Cloud Load Balancing: The Google Difference

GCP's load balancing is not a fleet of virtual appliances deployed into your VPC — it is a globally distributed system running on Google's own edge infrastructure (the same infrastructure that absorbs multi-Tbps DDoS attacks). Traffic enters the Google network at the closest point of presence, and the load balancer makes routing decisions there before the packet ever reaches your VMs. This has three concrete consequences for DevOps engineers:

Anycast IPs. A single global IP routes to the nearest healthy backend pool worldwide. AWS ALB gives you a DNS name that resolves to regional IPs; GCP's global HTTP(S) LB gives you one IP that works in every region. No Traffic Manager or Route53 latency policies needed.
Near-instant failover. Because backend health checks run from Google's infrastructure, failover is detected and propagated in under 10 seconds globally — critical for cross-region HA.
Built-in Cloud Armor. GCP's WAF (Cloud Armor) integrates directly with the HTTP(S) LB at the edge. DDoS mitigation and OWASP rule evaluation happen before traffic reaches your VPC, protecting capacity and reducing compute costs.

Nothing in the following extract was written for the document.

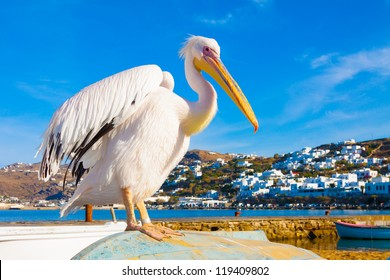 Petros, the famous pelican of Mykonos island standing on a boat by sea and posing, Mykonos island Greece Cyclades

GCP offers several LB tiers. Know which to use:

Global HTTP(S) LB — Layer 7, anycast, multi-region backends, Cloud CDN integration. Use for public-facing web services.
Regional Internal HTTP(S) LB — L7, private, intra-VPC. Use for service-mesh east-west traffic.
TCP/UDP Network LB — L4, regional, high-throughput. Use for non-HTTP protocols.
Internal TCP/UDP LB — L4, private, for internal services.

# --- Terraform: Global HTTP(S) Load Balancer for a GCE instance group ---

resource "google_compute_instance_group_manager" "app" {
  name               = "app-mig"
  base_instance_name = "app"
  zone               = "us-central1-a"
  target_size        = 3

  version {
    instance_template = google_compute_instance_template.app.id
  }

  named_port {
    name = "http"
    port = 8080
  }

  auto_healing_policies {
    health_check      = google_compute_health_check.app.id
    initial_delay_sec = 60
  }
}

resource "google_compute_health_check" "app" {
  name               = "app-health-check"
  check_interval_sec = 10
  timeout_sec        = 5

  http_health_check {
    port         = 8080
    request_path = "/healthz"
  }
}

resource "google_compute_backend_service" "app" {
  name                  = "app-backend"
  protocol              = "HTTP"
  port_name             = "http"
  load_balancing_scheme = "EXTERNAL_MANAGED"  # Global HTTP(S) LB
  timeout_sec           = 30

  backend {
    group           = google_compute_instance_group_manager.app.instance_group
    balancing_mode  = "UTILIZATION"
    max_utilization = 0.8
  }

  health_checks = [google_compute_health_check.app.id]

  log_config {
    enable      = true
    sample_rate = 1.0
  }
}

resource "google_compute_url_map" "app" {
  name            = "app-url-map"
  default_service = google_compute_backend_service.app.id
}

resource "google_compute_managed_ssl_certificate" "app" {
  name = "app-cert"
  managed {
    domains = ["api.example.com"]
  }
}

resource "google_compute_target_https_proxy" "app" {
  name             = "app-https-proxy"
  url_map          = google_compute_url_map.app.id
  ssl_certificates = [google_compute_managed_ssl_certificate.app.id]
}

resource "google_compute_global_forwarding_rule" "app" {
  name                  = "app-https-rule"
  target                = google_compute_target_https_proxy.app.id
  port_range            = "443"
  load_balancing_scheme = "EXTERNAL_MANAGED"
  ip_protocol           = "TCP"
}

Enable Premium Tier networking for all production load balancers. GCP has two network service tiers: Premium routes traffic over Google's private backbone from entry point to destination (lowest latency, highest reliability); Standard uses public internet to the region. Premium is the default for global LBs and the right choice for anything customer-facing. Standard is acceptable for batch egress where cost matters more than latency.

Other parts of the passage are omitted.